Chile prison fire: Sebastian Pinera vows penal reform
Chilean President Sebastian Pinera has vowed to reform the country's "shameful and inhumane" prisons after a fire left at least 81 inmates dead.
"Chile's prison system is not worthy of a country that treats its people in a civilised way," he said after visiting the San Miguel jail in Santiago.
The fire broke out on Wednesday morning during a fight between rival gangs at the overcrowded jail.
Frantic relatives spent hours outside, desperate for news.
Chilean media broadcast audio and video shot and sent by inmates using banned mobile phones as they called for help and pleaded for the doors to be opened.
Television pictures also showed some prisoners waving their hands through the bars as relatives screamed at security forces to allow them in to help.
Many of the dead were first-time offenders. Among them was Bastian Arragiada, who was serving a 61-day sentence for selling pirated films and was due to be released on 11 January, Chilean news website Emol reported.
Time to act
Speaking after a visit to the jail in the south of the capital, Mr Pinera described the fire as "a hugely painful tragedy" that highlighted the severe deficiencies in the prison system that had dragged on over a long period.

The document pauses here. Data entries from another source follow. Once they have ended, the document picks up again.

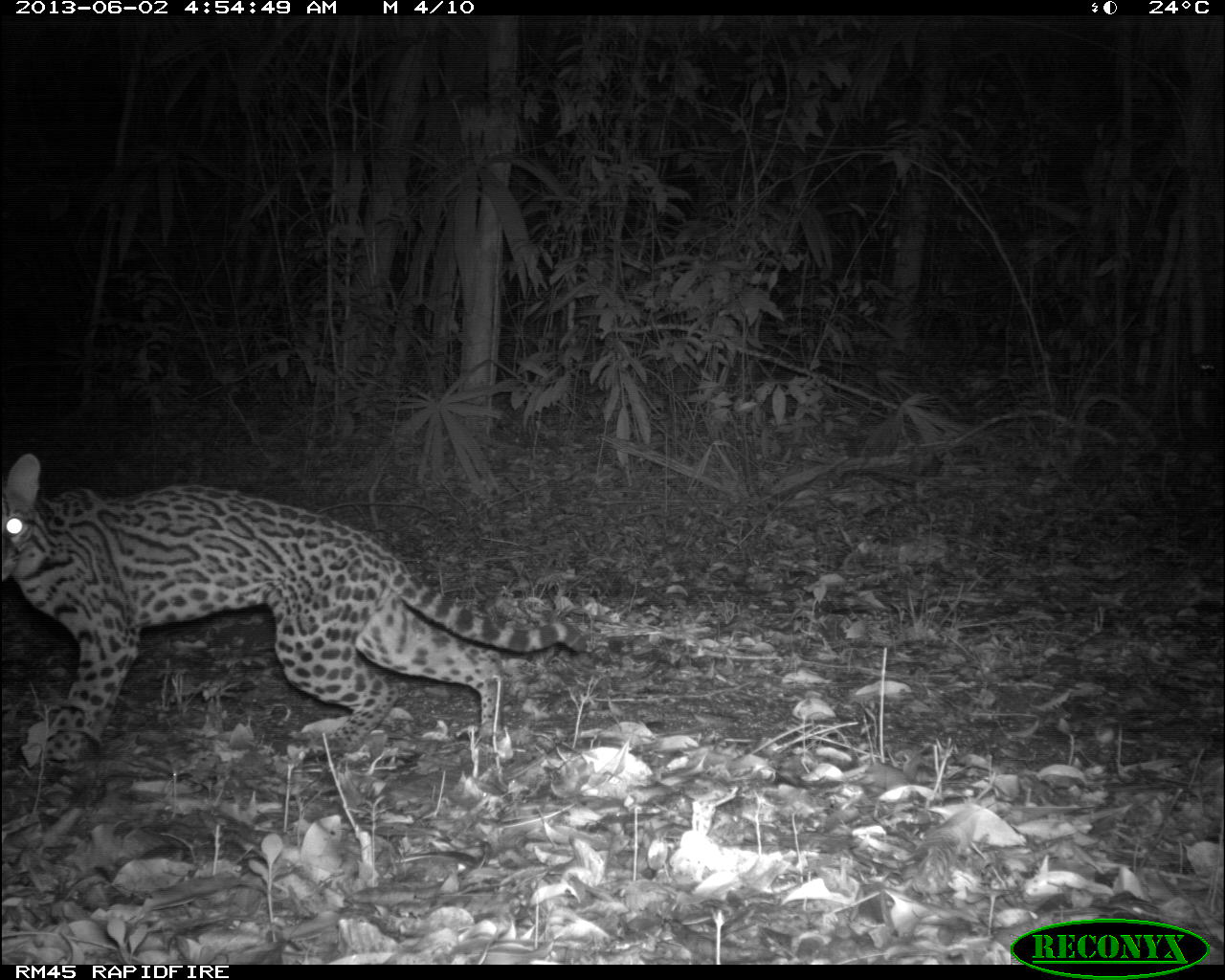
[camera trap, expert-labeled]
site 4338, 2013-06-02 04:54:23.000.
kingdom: Animalia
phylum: Chordata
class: Mammalia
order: Carnivora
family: Felidae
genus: Leopardus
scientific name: Leopardus pardalis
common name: ocelot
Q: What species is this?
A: Leopardus pardalis (ocelot).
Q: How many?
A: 1.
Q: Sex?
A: Female.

Mr Pinera said the first concern was to help the bereaved families and the prisoners who were injured in the blaze.
"But we must also think how to use this emergency to push forward with improving the conditions in our jails," he added.
"We cannot keep living with a prison system that is absolutely inhumane."

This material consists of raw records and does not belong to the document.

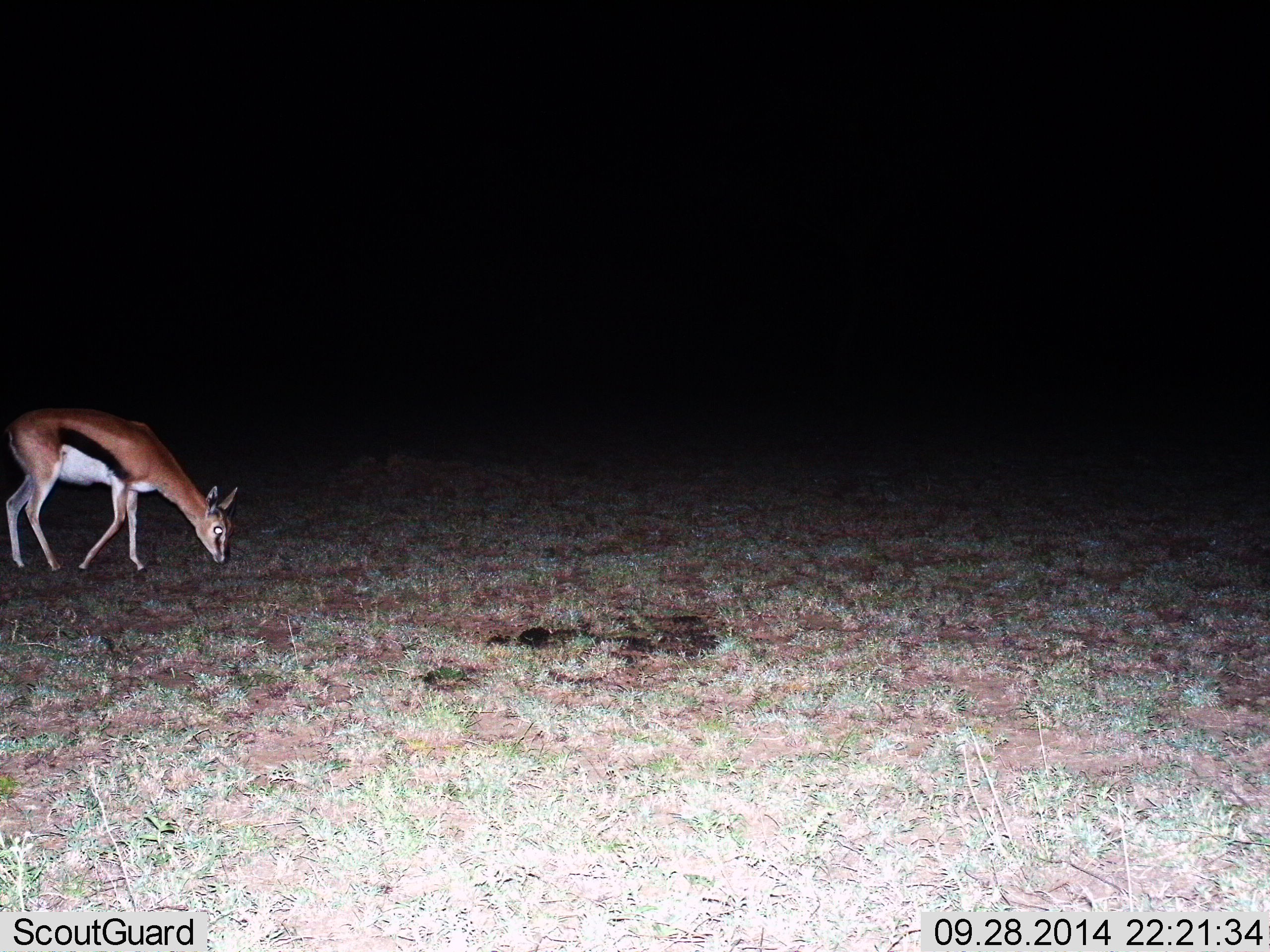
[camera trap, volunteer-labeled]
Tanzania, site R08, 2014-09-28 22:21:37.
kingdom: Animalia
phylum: Chordata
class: Mammalia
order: Artiodactyla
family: Bovidae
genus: Eudorcas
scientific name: Eudorcas thomsonii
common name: thomson's gazelle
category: gazellethomsons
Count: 1.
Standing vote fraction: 9%.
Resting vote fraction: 0%.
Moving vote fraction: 27%.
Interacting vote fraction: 0%.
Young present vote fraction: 0%.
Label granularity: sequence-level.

He said the government had launched a project in October to improve the prison system, including building new jails.
Chile has one of the highest per capita number of prisoners in Latin America, according to Amnesty International.

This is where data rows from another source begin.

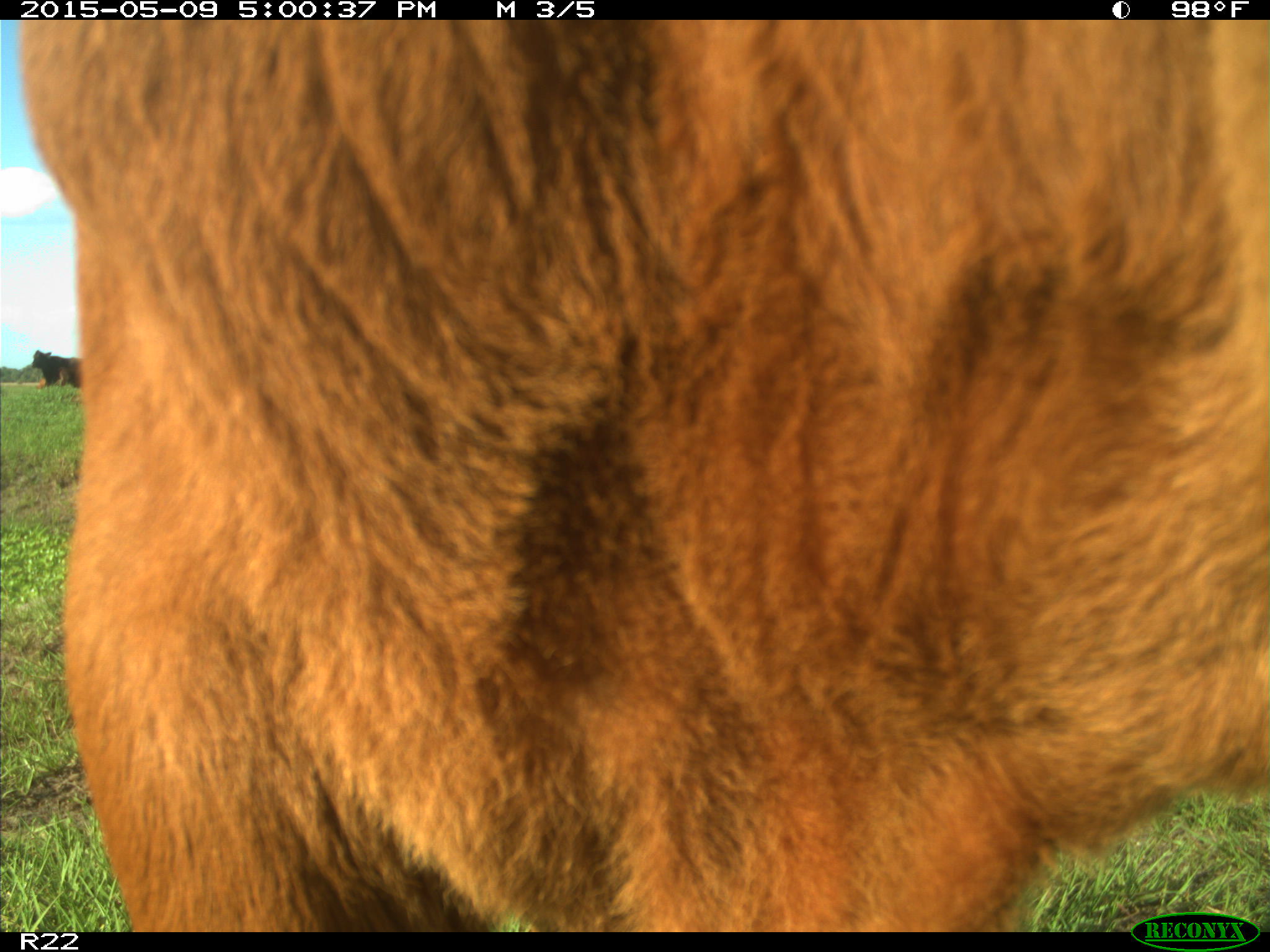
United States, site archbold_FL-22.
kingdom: Animalia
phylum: Chordata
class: Mammalia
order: Artiodactyla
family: Bovidae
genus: Bos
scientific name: Bos taurus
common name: domestic cow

It is believed some 1,900 prisoners were housed in the San Miguel prison, which has a capacity of about 900.
Overcrowding has got worse since last February's earthquake in Chile, which destroyed several prisons.
Prison overcrowding has long been a problem in much of Latin America, a situation that has worsened in those countries facing widespread gang violence and drug-trafficking.
Last month, a fire at a juvenile detention centre in El Salvador, where prisons are filled to three times their capacity, left 16 inmates dead.